The strategy itself is tool-agnostic. Any rsync and chflags will do. But Claude Code is currently the environment where I’ve automated it most fully. If you use it, you can wire up all three layers:

  • Layer 2 (Instruction): A .claude/rules/ file that explicitly forbids destructive operations on archived/ paths
  • Layer 3 (File lock): A PreToolUse hook that blocks rm/rmdir on archived paths before execution, and a PostToolUse hook that auto-applies chflags uchg after every Bash command

I’ve packaged this as a third-party Claude Code plugin called archive-first. This is not an official Anthropic product.

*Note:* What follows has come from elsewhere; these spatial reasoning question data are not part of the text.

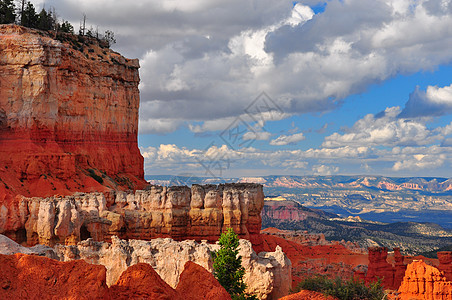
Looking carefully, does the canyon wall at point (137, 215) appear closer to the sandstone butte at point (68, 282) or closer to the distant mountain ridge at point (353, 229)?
the sandstone butte at point (68, 282)

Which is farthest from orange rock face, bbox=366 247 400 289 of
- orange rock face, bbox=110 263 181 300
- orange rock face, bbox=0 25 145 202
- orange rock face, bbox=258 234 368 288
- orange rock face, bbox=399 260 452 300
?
orange rock face, bbox=110 263 181 300

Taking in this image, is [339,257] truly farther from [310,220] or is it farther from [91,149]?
[310,220]

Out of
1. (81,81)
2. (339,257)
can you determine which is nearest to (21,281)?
(81,81)

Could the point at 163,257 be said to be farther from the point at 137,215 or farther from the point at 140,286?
the point at 137,215

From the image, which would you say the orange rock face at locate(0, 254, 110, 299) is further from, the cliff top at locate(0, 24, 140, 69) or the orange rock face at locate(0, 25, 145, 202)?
the cliff top at locate(0, 24, 140, 69)

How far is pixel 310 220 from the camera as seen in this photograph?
150 m

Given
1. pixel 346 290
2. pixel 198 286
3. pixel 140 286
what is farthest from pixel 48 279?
pixel 346 290

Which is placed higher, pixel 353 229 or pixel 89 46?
pixel 89 46

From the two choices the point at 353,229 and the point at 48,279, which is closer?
the point at 48,279

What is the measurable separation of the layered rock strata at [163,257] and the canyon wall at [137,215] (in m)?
8.92

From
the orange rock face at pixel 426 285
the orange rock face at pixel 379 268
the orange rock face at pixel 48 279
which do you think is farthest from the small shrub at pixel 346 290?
the orange rock face at pixel 379 268

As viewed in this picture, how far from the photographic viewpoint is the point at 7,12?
Result: 6956cm

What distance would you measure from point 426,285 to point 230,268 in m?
15.7

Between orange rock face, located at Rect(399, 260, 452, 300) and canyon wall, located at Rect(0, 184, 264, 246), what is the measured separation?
43.2 feet
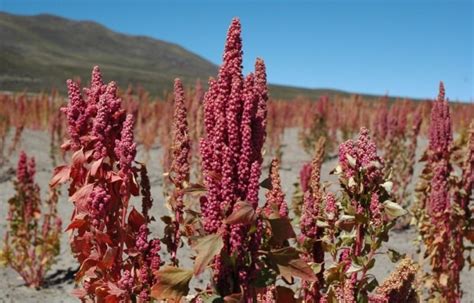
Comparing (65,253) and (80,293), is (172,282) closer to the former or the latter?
(80,293)

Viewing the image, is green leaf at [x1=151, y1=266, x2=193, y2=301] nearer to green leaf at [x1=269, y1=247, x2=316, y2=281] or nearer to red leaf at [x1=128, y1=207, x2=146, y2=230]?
green leaf at [x1=269, y1=247, x2=316, y2=281]

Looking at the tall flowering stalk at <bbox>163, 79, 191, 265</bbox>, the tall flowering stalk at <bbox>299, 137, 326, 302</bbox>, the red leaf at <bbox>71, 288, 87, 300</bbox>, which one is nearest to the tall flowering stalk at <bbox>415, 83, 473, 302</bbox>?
the tall flowering stalk at <bbox>299, 137, 326, 302</bbox>

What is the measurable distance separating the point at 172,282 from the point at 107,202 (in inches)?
18.0

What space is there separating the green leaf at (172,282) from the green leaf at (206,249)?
111 mm

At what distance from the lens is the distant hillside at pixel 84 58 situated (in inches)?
2704

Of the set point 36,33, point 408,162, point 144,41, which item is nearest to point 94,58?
point 36,33

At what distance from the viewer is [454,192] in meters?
3.75

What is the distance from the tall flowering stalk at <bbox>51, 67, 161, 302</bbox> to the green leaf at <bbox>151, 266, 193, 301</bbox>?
0.35m

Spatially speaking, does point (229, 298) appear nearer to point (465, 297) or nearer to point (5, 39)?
point (465, 297)

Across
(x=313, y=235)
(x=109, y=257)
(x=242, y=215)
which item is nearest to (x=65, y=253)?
(x=109, y=257)

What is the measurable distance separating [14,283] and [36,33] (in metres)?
109

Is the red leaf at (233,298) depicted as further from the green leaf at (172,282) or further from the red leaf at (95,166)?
the red leaf at (95,166)

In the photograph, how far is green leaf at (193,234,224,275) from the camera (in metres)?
1.36

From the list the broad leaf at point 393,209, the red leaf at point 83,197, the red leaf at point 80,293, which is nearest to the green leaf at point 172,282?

It requires Claude Code 1.0.33+ with the experimental plugin feature enabled (/plugins must be available), and currently only supports macOS.

# Run these inside Claude Code (not your terminal)
/plugin marketplace add https://github.com/PsychQuant/psychquant-claude-plugins
/plugin install archive-first

Three commands:

  • /archive-first:archive [path] copies to archived/ with timestamp and locks with the immutable flag
  • /archive-first:unlock [path] removes the immutable flag to allow cleanup or revert
  • /archive-first:hook configures the auto-lock hooks and protection rule in your current project

Conclusion

Anthropic has added confirmation prompts, Cursor has added recovery features, Replit has added dev/prod separation. The tools are getting better. But an agent with shell access can still make changes faster than any background process can capture them.

Archive-First is deliberately low-tech. One rsync command before saying “restructure this project.” Five seconds, no configuration. The full three-layer setup takes a few minutes once.

A five-second copy is cheap. Recovering lost files is not, if you even can.